A mortgage is a loan taken out from a mortgage lender to pay for property. It is important for a borrower to compare mortgages before choosing a mortgage. Comparisons between different mortgage lenders allow the potential borrower to find the best deals.

Mortgage Comparison

The large number of mortgages available makes mortgage comparison essential for potential borrowers. Many mortgage comparison websites exist, although independent financial advice is also advised when considering such a large investment.

Repayment Mortgages

Mortgages can either be interest only or repayment mortgages. Repayment mortgages mean that both the initial amount borrowed as well as interest is paid monthly.

Interest Only Mortgages

Interest only mortgages only involve monthly repayments on the interest, but at the end of the mortgage period the initial amount borrowed must be paid. This means that additional saving methods must be used to pay the initial mortgage. Comparison between mortgages should take into account whether they are interest only or repayment, as generally interest only mortgages result in lower monthly payments but higher risk.

Fixed Rate Mortgages

Fixed rate mortgages cause the interest rate on a mortgage to be fixed for a period of time. This period is usually 2-5 years. This allows the borrower to budget for this period of time, as they know the monthly repayment will not change, and any rises in interest rate will not affect their mortgage rates. However, after the fixed period mortgage rates can rise considerably.

Tracker Mortgages

Tracker mortgages mean the interest rate of the mortgage depends upon a base interest rate, most commonly the base rate set by the Bank of England. Interest rates of mortgages are higher than the base interest rate, and tracker mortgages cause the mortgage rate to always be a certain percentage higher than the base interest. This is an advantage because mortgage companies often delay lowering interest rates, whereas in a tracker mortgage the rate lowers immediately.

Buy To Let Mortgages

Buy to let mortgages are for consumers purchasing a property for the rental market. Properties bought to rent are considered a commercial interest. Commercial properties usually have a higher interest rate associated with them as they are of higher risk.
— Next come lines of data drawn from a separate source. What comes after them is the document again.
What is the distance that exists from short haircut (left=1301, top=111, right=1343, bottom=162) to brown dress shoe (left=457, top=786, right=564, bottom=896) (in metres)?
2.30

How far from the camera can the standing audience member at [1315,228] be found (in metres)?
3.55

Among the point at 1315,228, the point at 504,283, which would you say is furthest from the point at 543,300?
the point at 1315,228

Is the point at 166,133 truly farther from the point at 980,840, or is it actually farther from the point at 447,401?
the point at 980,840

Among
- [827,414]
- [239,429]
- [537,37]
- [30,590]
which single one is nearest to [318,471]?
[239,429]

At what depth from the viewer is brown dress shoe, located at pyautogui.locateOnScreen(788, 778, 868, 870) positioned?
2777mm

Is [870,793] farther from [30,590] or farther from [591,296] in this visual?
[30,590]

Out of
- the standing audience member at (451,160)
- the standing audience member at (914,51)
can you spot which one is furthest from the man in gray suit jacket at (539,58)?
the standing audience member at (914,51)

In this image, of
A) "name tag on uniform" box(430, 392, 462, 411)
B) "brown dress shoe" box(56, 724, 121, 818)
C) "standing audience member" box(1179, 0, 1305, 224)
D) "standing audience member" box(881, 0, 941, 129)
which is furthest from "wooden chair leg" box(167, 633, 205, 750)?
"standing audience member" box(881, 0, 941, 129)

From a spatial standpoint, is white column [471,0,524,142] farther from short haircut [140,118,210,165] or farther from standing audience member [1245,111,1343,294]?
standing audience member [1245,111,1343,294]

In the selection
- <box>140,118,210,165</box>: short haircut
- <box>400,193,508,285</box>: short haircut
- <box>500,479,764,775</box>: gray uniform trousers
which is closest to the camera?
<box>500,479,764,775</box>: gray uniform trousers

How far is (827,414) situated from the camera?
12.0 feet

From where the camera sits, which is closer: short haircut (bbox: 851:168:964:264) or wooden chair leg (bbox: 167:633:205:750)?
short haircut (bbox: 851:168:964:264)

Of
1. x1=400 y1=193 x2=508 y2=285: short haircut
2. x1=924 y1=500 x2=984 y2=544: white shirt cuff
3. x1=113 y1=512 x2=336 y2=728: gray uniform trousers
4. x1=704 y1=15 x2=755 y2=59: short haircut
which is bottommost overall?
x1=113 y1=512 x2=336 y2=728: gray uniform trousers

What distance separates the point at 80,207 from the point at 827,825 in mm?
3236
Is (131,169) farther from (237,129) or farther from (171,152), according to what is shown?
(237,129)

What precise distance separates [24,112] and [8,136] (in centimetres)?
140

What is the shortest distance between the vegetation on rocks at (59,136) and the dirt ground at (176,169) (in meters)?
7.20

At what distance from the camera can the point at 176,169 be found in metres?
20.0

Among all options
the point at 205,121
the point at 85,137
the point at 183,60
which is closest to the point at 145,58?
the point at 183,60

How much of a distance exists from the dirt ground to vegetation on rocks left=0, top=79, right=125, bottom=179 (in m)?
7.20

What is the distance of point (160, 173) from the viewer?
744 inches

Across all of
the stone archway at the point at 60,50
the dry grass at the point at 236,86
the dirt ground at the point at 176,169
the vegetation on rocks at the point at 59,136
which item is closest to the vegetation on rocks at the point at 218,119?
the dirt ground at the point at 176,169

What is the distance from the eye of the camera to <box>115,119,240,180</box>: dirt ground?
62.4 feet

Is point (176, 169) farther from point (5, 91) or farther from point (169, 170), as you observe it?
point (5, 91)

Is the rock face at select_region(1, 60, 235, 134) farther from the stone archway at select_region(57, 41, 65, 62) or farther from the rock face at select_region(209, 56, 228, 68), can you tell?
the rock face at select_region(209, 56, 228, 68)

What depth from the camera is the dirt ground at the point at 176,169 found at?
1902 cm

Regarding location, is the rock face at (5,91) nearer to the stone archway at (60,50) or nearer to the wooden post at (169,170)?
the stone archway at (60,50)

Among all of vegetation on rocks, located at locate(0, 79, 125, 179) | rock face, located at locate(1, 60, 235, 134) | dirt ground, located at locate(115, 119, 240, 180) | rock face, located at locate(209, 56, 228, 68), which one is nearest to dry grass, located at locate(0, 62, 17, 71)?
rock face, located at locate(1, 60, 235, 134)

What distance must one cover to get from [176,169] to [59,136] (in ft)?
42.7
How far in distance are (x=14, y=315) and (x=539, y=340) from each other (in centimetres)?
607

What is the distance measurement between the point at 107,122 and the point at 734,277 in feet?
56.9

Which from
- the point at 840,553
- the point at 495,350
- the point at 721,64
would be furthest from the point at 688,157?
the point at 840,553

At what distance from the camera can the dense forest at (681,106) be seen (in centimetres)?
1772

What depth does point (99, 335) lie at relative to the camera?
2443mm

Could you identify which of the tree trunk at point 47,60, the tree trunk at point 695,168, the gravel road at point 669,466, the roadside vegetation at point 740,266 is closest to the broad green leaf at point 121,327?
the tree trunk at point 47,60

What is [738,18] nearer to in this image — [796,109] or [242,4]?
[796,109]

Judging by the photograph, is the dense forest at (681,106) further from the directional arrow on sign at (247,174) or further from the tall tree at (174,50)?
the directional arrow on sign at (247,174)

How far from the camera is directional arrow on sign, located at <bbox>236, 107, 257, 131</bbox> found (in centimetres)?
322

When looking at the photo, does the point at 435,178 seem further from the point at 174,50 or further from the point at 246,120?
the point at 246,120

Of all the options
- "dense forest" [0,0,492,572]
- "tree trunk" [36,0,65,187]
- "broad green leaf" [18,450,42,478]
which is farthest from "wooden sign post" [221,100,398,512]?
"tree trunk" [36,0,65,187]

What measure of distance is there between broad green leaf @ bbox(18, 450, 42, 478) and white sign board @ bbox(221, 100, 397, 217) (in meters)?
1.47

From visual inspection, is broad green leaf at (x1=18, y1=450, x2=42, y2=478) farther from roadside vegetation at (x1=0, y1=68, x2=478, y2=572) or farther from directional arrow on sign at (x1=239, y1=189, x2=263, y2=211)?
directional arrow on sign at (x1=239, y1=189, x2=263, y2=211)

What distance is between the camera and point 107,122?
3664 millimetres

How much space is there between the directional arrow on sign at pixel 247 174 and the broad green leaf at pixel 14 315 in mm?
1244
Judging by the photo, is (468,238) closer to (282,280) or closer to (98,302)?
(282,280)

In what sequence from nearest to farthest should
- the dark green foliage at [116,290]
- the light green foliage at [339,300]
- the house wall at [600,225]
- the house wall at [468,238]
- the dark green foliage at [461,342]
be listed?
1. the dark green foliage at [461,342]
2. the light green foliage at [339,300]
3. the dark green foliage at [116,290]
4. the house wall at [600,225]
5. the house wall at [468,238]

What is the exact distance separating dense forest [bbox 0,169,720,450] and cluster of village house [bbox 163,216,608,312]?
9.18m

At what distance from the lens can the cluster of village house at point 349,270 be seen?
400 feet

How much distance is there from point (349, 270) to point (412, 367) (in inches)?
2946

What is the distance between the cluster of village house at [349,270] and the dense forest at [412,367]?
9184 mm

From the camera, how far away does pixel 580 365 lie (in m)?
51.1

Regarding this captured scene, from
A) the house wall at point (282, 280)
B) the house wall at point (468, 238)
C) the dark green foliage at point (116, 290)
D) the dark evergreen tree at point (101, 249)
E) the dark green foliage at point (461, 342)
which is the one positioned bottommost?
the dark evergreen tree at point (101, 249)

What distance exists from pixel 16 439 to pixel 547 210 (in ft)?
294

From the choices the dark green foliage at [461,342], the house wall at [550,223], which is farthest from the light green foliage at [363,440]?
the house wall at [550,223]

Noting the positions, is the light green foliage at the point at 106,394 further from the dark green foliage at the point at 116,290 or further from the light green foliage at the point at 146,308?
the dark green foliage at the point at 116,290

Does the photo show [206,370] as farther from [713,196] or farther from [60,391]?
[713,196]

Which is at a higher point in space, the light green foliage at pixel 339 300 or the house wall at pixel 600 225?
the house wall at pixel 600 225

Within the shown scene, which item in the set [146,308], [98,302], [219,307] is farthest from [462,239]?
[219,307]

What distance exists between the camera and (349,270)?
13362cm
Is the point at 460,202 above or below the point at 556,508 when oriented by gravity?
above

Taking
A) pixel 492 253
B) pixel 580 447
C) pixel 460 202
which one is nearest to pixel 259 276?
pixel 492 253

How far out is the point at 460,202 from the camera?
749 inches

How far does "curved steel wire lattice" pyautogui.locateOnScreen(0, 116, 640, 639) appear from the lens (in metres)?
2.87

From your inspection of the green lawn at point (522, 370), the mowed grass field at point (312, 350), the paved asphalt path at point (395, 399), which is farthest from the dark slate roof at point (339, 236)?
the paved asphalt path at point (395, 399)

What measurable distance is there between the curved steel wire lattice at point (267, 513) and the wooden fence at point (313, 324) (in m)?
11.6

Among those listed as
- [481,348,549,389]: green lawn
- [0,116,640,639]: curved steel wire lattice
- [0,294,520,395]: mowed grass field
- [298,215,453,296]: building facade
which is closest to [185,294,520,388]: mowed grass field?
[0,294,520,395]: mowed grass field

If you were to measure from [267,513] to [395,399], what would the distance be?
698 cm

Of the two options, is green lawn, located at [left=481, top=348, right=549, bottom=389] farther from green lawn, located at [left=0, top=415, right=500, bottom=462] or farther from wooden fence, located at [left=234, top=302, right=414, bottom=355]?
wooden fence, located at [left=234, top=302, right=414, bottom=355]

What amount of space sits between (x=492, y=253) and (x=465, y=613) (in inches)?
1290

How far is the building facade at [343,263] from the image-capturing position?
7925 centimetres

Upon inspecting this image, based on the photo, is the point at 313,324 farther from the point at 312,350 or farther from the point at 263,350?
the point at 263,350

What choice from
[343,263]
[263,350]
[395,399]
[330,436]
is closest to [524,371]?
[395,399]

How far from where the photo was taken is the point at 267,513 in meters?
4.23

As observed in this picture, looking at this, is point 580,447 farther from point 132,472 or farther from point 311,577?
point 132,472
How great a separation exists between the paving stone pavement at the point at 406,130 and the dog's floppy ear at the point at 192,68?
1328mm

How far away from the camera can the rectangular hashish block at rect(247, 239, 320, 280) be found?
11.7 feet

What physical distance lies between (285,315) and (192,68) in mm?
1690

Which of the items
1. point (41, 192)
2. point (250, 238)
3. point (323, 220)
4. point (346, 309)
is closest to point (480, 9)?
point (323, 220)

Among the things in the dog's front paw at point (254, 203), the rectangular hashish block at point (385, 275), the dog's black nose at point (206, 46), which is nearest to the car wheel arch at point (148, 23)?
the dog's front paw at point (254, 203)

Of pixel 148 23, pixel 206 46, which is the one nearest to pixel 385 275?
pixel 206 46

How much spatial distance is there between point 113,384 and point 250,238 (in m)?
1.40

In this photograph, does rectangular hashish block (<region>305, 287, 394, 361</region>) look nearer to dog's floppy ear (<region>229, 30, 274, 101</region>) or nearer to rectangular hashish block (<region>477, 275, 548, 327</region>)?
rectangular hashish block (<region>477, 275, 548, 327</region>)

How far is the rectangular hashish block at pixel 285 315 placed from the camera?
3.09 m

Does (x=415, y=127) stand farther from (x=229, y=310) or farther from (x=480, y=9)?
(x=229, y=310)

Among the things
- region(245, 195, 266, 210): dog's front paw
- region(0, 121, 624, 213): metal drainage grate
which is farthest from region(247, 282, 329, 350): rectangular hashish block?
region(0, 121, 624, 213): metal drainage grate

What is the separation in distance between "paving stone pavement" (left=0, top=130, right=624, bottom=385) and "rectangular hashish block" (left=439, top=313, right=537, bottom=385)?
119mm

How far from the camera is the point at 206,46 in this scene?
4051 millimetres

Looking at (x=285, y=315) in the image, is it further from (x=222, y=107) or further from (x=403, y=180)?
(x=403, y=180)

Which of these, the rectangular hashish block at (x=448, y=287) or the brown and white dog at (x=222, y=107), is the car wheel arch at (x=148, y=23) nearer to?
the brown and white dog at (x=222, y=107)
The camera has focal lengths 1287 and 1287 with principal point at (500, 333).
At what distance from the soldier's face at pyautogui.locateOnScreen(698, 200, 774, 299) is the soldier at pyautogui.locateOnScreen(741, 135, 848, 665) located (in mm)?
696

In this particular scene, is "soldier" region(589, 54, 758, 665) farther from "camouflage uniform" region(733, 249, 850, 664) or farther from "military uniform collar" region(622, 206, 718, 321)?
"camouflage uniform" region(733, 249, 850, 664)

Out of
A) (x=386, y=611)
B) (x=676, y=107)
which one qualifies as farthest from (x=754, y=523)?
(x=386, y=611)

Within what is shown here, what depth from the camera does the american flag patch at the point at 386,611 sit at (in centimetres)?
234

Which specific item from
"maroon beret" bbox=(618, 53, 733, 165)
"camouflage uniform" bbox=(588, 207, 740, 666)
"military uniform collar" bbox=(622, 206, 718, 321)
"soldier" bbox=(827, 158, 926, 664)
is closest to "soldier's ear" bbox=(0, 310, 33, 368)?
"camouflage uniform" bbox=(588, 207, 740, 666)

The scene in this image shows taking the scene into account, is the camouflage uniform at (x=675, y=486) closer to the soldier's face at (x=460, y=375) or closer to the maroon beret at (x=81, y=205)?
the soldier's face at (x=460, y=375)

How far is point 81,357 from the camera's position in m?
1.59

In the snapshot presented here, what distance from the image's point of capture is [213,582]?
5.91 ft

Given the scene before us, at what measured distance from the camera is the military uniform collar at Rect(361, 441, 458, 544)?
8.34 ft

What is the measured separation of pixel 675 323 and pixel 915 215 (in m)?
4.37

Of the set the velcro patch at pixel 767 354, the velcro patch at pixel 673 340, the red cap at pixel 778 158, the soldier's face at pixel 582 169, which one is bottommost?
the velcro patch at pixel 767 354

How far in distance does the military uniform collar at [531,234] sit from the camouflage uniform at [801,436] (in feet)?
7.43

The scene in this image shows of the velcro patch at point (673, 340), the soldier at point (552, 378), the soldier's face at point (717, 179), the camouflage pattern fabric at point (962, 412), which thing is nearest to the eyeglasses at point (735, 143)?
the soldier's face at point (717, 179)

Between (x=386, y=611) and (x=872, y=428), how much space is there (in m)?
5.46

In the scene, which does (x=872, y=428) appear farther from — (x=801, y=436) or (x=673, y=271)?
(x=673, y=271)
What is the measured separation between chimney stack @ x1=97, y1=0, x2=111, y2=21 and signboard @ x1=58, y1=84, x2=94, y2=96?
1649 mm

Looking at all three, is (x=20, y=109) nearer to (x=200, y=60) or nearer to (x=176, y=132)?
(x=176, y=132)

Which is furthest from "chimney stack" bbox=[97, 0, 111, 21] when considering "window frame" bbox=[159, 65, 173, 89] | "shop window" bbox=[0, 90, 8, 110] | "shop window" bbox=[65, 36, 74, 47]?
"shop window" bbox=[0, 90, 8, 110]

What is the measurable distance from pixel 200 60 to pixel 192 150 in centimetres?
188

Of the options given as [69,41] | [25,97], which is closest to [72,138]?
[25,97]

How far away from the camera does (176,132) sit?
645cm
However, most mortgage lenders offer buy to let mortgages, where a percentage of the rental income is used to pay the mortgage. Higher deposits are also required.

Self Certified Mortgages

Self certified mortgages are offered to borrowers who are self employed or have erratic earnings. Mortgages usually require proof of income, but self certified mortgages do not. Self certified mortgages usually have higher mortgage rates because they are of more risk to the mortgage lender.

Mortgage Lenders

The most common mortgage lenders are banks and building societies. It is possible to compare mortgages between lenders either through a mortgage broker or a price comparison website. Independent mortgage brokers act as an intermediate between the lender and borrower, conducting mortgage comparison between different lenders. They look for the best deal for the borrower.

Mortgage Rates

A large number of factors determine the rates of mortgages. Comparisons between mortgages should take into account the specific financial circumstances of the borrower. The period of time the mortgage will be paid over and the amount of deposit that can be paid affect mortgage rate. General economic circumstances, such as inflation and interest rates, also change mortgage rates.